Key Conflict: Friction of Perspective
- The Symptom: Yori operates on "Animal Logic." She cannot align her perspective with human social norms, creating constant friction with the world around her.
- The Incident (The Self-Exile): In the early game, Yori misinterprets a trivial social interaction as a "Threat" or "Fatal Error." Driven by a Fight or Flight response, she chooses to run away, exiling herself from the group.
- Narrative Function: She acts as the Catalyst. Her erratic, instinctual actions (often accidents) break the status quo and unintentionally create the opening for Natasha to take her first decisive step.
3. Tumugi: The Repressed Mirror
Archetype: The Perfect Victim / The Martyr
Existential Theme: Completion through Self-Destruction
(Explores the question: "Can I find wholeness by erasing myself?")
Design Overview: Tumugi represents Total Submission. She has fully internalized her family's oppressive arrangements, existing in a state of "Temporary Self-Consistency." She is unaware of her own suffering because she has repressed it entirely.
Key Conflict: The Phantom Scar
- The Symptom: Tumugi believes she is happy, but her subconscious screams otherwise. The conflict lies in the incompatibility between "Tumugi the Individual" and "Tumugi the Daughter."
- The Awakening (Node A): Through Honda's analysis of Natasha, Tumugi begins to see a reflection of herself. She realizes she shares a similar "abnormality."
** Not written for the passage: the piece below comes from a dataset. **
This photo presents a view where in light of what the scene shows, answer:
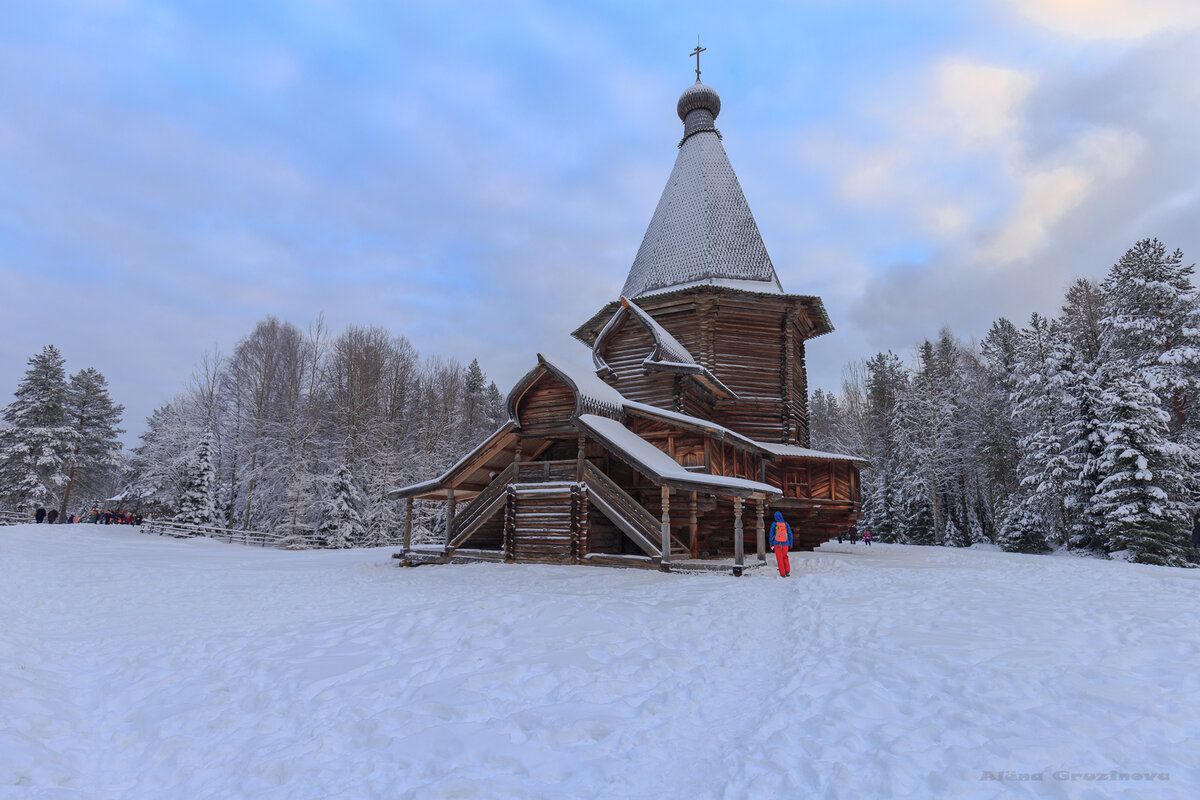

- The Climax (The Tattoo): When Natasha exposes Tumugi's psychological files, the repression breaks. Tumugi gets a Tattoo—not for fashion, but to cover a "Phantom Scar" (a wound that exists only in her delusion). This is her tragic attempt to make her internal pain visible and tangible.
Retrospective: The Ghost in the Machine
Writing this post feels like archiving a memory. Goldfish was ambitious. Perhaps too ambitious. We tried to weave Existentialism, Psychoanalysis, and Meta-horror into a single narrative tapestry.
We built complex systems, fought through pipeline nightmares, and designed characters that were meant to question the very nature of their existence.
It hurts that we couldn't see Honda, Natasha, Yori, and Tumugi reach their final destinations. The project is frozen in time, a snapshot of who we were as developers at that specific moment.
But as I look at the Visual Tools we built and the Design Pillars we established, I realize that Goldfish didn't die in vain. It taught us how to structure complex narratives. It taught us the danger of unearned agency. And most importantly, it taught us how to survive the heartbreak of a team changing shape.
"The code is dormant, but the experience is alive. We are carrying these lessons into our next project."
Goldfish may be asleep, but we are just waking up.